(RECORDS SUPPLIED)
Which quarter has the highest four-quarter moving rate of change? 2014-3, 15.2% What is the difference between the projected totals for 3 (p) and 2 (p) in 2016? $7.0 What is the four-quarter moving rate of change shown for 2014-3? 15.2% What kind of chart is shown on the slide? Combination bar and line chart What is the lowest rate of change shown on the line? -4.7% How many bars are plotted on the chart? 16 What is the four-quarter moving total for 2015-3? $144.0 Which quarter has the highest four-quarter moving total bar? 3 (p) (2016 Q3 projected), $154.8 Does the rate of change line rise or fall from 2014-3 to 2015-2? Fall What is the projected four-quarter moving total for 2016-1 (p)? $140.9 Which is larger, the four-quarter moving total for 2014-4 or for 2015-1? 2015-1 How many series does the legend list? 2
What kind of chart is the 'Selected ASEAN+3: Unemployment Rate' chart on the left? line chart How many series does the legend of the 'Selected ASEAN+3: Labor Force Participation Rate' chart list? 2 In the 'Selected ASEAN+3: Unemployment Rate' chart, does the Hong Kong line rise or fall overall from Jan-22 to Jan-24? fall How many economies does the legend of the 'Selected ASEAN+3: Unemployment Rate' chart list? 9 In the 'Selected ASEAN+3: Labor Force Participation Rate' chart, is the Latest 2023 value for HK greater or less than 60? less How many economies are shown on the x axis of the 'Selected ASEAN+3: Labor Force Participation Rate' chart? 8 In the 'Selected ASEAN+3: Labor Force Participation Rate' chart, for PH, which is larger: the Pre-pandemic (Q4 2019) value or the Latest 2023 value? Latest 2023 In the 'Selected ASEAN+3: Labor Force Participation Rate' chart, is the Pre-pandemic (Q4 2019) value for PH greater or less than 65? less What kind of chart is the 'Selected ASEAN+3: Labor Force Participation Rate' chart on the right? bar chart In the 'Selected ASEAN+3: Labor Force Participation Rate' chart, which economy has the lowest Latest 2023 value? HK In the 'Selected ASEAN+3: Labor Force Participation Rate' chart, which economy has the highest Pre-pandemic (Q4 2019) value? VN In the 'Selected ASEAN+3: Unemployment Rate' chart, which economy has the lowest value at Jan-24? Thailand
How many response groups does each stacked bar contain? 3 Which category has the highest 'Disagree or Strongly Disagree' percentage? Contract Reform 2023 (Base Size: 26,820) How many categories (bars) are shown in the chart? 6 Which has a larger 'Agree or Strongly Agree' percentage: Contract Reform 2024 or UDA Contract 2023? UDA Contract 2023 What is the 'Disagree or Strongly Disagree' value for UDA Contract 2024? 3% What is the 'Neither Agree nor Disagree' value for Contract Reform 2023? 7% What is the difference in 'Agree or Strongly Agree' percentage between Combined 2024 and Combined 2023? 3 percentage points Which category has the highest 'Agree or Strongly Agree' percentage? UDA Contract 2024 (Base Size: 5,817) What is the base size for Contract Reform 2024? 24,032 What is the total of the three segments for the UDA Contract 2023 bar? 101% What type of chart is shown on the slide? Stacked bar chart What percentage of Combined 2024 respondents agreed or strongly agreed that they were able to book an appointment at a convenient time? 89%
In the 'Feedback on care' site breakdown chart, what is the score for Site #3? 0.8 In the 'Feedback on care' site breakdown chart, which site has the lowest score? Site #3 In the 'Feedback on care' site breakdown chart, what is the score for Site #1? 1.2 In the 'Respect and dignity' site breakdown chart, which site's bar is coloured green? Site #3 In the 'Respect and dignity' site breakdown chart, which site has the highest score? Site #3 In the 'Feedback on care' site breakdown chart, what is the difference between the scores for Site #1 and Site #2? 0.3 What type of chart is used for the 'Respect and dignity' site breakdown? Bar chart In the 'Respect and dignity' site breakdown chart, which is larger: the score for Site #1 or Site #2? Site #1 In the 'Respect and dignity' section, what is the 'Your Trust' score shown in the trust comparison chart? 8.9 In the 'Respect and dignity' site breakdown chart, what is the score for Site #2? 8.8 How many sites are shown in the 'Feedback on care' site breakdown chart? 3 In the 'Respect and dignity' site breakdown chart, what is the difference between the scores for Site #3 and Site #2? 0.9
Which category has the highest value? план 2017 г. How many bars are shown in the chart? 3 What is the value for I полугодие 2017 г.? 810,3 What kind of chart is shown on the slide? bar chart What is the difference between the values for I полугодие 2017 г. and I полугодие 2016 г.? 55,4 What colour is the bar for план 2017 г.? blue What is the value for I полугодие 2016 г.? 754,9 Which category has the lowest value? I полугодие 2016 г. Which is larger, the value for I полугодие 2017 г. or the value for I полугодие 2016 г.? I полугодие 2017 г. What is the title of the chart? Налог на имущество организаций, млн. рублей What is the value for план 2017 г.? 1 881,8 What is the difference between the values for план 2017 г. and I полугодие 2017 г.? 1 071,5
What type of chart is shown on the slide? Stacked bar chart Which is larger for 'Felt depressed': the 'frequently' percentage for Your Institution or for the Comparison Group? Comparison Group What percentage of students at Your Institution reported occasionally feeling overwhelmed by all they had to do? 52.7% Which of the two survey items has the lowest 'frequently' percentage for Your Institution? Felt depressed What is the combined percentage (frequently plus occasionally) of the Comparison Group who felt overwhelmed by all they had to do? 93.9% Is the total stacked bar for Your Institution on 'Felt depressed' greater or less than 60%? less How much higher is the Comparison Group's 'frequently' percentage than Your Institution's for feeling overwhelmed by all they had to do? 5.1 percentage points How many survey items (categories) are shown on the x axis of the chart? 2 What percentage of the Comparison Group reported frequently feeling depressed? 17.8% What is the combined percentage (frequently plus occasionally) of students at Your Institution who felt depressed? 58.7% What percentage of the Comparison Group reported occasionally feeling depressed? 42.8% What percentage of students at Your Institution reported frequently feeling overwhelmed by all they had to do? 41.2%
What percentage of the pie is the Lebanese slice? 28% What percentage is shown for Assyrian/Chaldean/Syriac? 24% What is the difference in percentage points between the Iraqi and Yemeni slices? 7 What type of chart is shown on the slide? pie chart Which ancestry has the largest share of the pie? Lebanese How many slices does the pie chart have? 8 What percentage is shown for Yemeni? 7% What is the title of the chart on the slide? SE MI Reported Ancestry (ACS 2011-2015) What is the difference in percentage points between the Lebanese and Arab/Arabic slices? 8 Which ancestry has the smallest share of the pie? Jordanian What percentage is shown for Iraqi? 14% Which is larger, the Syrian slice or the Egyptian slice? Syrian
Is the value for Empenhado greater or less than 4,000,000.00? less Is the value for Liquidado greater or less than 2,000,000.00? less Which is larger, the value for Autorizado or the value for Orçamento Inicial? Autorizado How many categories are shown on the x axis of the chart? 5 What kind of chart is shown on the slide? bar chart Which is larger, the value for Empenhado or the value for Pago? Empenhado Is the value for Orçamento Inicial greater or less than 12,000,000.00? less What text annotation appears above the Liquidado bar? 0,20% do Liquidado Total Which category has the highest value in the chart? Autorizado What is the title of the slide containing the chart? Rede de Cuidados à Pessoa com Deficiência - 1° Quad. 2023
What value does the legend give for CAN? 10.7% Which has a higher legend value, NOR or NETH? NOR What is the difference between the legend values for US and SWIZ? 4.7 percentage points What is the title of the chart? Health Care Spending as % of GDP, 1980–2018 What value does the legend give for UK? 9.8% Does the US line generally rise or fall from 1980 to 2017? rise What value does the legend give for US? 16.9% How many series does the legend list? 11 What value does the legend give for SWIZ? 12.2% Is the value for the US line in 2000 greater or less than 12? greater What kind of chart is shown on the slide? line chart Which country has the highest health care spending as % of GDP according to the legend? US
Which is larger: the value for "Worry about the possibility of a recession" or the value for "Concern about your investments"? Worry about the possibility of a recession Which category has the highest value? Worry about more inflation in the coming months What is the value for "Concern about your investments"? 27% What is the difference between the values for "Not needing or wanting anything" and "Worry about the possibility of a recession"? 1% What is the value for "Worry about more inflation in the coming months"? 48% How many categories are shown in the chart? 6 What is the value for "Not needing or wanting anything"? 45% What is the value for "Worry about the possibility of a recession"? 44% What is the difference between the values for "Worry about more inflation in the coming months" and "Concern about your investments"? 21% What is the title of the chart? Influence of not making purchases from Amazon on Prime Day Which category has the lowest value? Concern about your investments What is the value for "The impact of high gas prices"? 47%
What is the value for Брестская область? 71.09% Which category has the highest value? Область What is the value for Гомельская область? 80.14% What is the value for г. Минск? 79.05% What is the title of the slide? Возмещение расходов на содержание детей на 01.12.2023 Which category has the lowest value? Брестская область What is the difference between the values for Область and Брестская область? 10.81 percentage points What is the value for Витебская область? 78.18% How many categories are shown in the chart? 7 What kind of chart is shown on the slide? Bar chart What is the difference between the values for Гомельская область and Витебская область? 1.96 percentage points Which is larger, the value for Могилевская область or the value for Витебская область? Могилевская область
(End RECORDS SUPPLIED)
Pick out every line of the listing that contains the string "higher", matching case exactly, and copy each such line in full.

What type of chart is shown on the slide? Stacked bar chart Which is larger for 'Felt depressed': the 'frequently' percentage for Your Institution or for the Comparison Group? Comparison Group What percentage of students at Your Institution reported occasionally feeling overwhelmed by all they had to do? 52.7% Which of the two survey items has the lowest 'frequently' percentage for Your Institution? Felt depressed What is the combined percentage (frequently plus occasionally) of the Comparison Group who felt overwhelmed by all they had to do? 93.9% Is the total stacked bar for Your Institution on 'Felt depressed' greater or less than 60%? less How much higher is the Comparison Group's 'frequently' percentage than Your Institution's for feeling overwhelmed by all they had to do? 5.1 percentage points How many survey items (categories) are shown on the x axis of the chart? 2 What percentage of the Comparison Group reported frequently feeling depressed? 17.8% What is the combined percentage (frequently plus occasionally) of students at Your Institution who felt depressed? 58.7% What percentage of the Comparison Group reported occasionally feeling depressed? 42.8% What percentage of students at Your Institution reported frequently feeling overwhelmed by all they had to do? 41.2%
What value does the legend give for CAN? 10.7% Which has a higher legend value, NOR or NETH? NOR What is the difference between the legend values for US and SWIZ? 4.7 percentage points What is the title of the chart? Health Care Spending as % of GDP, 1980–2018 What value does the legend give for UK? 9.8% Does the US line generally rise or fall from 1980 to 2017? rise What value does the legend give for US? 16.9% How many series does the legend list? 11 What value does the legend give for SWIZ? 12.2% Is the value for the US line in 2000 greater or less than 12? greater What kind of chart is shown on the slide? line chart Which country has the highest health care spending as % of GDP according to the legend? US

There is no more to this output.